# START OF PASSAGE
6.4 Fitting a Beta Distribution

Once the scores from the models have been estimated, we fit a Beta distribution to them. This will provide a prior distribution of the true probabilities in the exercise.

To avoid crashing the ML estimation of the two parameters of the Beta distribution, let us make sure that any score is in \((0,1)\) and not exactly equal to 0 or 1.

x_gamsel <- (scores_gamsel$scores_test * (1 - 1e-6)) + 1e-6 / 2

To estimate the two parameters of the Beta distribution, we apply the function, fit_beta_scores() that calls the fitdistr() function from {MASS}.

The fit_beta_scores() function.
#' Maximum-likelihood fitting of Beta distribution on scores
#'
#' @param scores vector of estimated scores
#' @param shape1 non-negative first parameter of the Beta distribution
#' @param shape1 non-negative second parameter of the Beta distribution
#'
#' @returns An object of class `fitdistr`, a list with four components
#'  (see: MASS::fitdistr())
#'  - `estimate`: the parameter estimates
#'  - `sd`: the estimated standard errors
#'  - `vcov`: the estimated variance-covariance matrix
#'  - `loglik`: the log-likelihood
fit_beta_scores <- function(scores, shape1 = 1, shape2 = 1) {
  # Fit a beta distribution
  mle_fit <- MASS::fitdistr(
    scores, "beta", start = list(shape1 = 1, shape2 = 1)
  )
  mle_fit
}
(mle_gamsel <- fit_beta_scores(scores = x_gamsel[!is.na(x_gamsel)]))
     shape1       shape2  
  0.42899045   0.51659090 
 (0.01431052) (0.01816698)
# END OF PASSAGE
TASK INSTRUCTIONS:
A. In the passage on fitting a Beta distribution, which package provides the fitdistr() function that fit_beta_scores() calls?
B. Carry on the passage on fitting a Beta distribution from the point where it stops.
# START OF DATA LINES
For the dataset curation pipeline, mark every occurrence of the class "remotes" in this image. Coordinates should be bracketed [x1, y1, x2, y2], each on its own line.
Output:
# END OF DATA LINES
ANSWERS PROVIDED:
A. The {MASS} package.

B.
6.5 Wrapper Functions

For convenience, we use a wrapper function, get_beta_fit() that takes a dataset as an input, the name of the target variable and possibly a seed. From these arguments, the function splits the dataset into a training and a test set. It then fits the GAMSEL model to the train set, and fit a Beta distribution on the scores estimated in the test set. This function returns a list with 2 elements: the estimated scores of the GAMSEL, the the parameters of the Beta distribution estimated using the scores of this model.

The get_beta_fit() function
#' Estimation of a GLM-logistic, a GAM and a GAMSEL model on a classification
#' task. Then, on estimated scores from the test set, fits a Beta distribution.
#'
#' @param dataset dataset with response variable and predictors
#' @param target_name name of the target (response) variable
#' @param seed desired seed (default to `NULL`)
#'
#' @returns A list with the following elements:
#'  - `scores_glm`: scores on train and test set (in a list) from the GLM
#'  - `scores_gam`: scores on train and test set (in a list) from the GAM
#'  - `scores_gamsel`: scores on train and test set (in a list) from the GAMSEL
#'  - `mle_glm`: An object of class "fitdistr" for the GLM model
#'    (see fit_beta_scores())
#'  - `mle_gamsel`: An object of class "fitdistr" for the GAM model
#'    (see fit_beta_scores())
#'  - `mle_gamsel`: An object of class "fitdistr" for the GAMSEL model
#'    (see fit_beta_scores())
get_beta_fit <- function(dataset,
                         target_name,
                         seed = NULL) {
  # Split data into train/test
  data <- split_train_test(data = dataset, prop_train = .7, seed = seed)

  # Train a GAMSEL model
  scores_gamsel <- train_gamsel(
    data_train = data$train, data_test = data$test, target_name = target_name,
    degrees = 6
  )
  # Add a little noise to the estimated scores to avoid being in [0,1] and be
  # in (0,1) instead.
  x_gamsel <- (scores_gamsel$scores_test * (1 - 1e-6)) + 1e-6 / 2
  # Fit a Beta distribution on these scores
  mle_gamsel <- fit_beta_scores(scores = x_gamsel[!is.nan(x_gamsel)])

  list(
    scores_gamsel = scores_gamsel,
    mle_gamsel = mle_gamsel
  )
}

These two functions can be called as follows:

resul <- get_beta_fit(dataset = dataset, target_name = "is_spam", seed = 1234)

We also use the function, plot_hist_scores_beta() to plot the distribution of scores obtained with the GAMSEL model and the density functions of the Beta distribution whose parameters were estimated based on the scores of the GAMSEL model.

plot_hist_scores_beta(resul, "spambase")